Billionaire Carlos Slim said his America Movil SAB will spend $1 billion on network investments in Colombia next year if regulators reverse course and grant the company access to 4G wireless airwave licenses.
The investment would be an increase from $920 million this year, Slim, America Movil’s controlling shareholder, told reporters today in Cartagena, Colombia. The Mexico City-based company also plans a $30 million real-estate project around one of its operational complexes in Bogota, he said.
Colombia’s government is drawing up a plan for an auction of fourth-generation radio licenses, and an early document outlining the bidding process excluded America Movil. Lawmakers and competitors such as Telefonica SA and Empresa de Telecomunicaciones de Bogota say the company’s 60 percent market share makes it too dominant and limits competition.
“Excessive regulation inhibits investment in the sector,” Slim said. “It undermines legal certainty and delays the possibility of mobile broadband.”
America Movil’s Colombia and Panama division makes up 8.6 percent of revenue and is the company’s third-most profitable market behind Ecuador and Mexico, according to data compiled by Bloomberg. The unit recorded a profit margin last year of about 47 percent, leaving out interest, taxes, depreciation and amortization.
Hajj said today America Movil is budgeting about $10 billion next year for network investments across Latin America.
Slim said doesn’t plan to personally discuss the 4G auction with Colombia President Juan Manuel Santos.
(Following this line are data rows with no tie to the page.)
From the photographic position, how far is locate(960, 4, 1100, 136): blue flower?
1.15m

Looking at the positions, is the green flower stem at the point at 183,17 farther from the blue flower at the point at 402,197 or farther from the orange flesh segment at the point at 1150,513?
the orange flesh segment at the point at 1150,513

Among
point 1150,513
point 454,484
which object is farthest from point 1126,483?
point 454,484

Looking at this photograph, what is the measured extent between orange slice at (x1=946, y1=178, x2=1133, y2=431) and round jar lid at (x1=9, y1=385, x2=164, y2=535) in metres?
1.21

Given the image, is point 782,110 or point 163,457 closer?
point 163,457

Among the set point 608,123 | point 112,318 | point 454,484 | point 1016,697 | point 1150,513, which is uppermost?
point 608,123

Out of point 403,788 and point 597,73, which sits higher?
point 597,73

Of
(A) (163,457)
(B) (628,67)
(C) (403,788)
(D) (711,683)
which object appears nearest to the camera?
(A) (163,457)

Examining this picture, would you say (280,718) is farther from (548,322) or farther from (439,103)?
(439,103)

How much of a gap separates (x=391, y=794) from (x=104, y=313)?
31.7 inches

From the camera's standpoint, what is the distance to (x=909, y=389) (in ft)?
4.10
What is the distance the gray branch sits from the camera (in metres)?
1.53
He didn’t say how much the company, which operates under the Claro brand in Colombia, would spend next year if it is excluded from the auction.
“I don’t think that’s an option, because I wouldn’t understand how you could leave 26 million Claro clients without access to new technology,” he said.
A bill presented this week to Congress to cap market share in Colombia’s mobile-phone market at 30 percent probably won’t be supported by the government, America Movil Chief Executive Officer Daniel Hajj told analysts today on a conference call.
The proposed bill seeking to cap market share, introduced by Jorge Robledo, an opposition leader in the Senate, is backed by 18 other lawmakers, said Roy Barreras, president of Colombia’s Congress. Barreras, a member of the ruling party who supports the proposal, said there’s a good chance the bill will pass.
Slim said he continues to be interested in investments in Colombia’s energy market. Last year, his holding company Grupo Carso SAB agreed to pay $23.3 million for a 70 percent stake in Tabasco Oil Co., which has a contract to explore and produce oil in a field in eastern Colombia.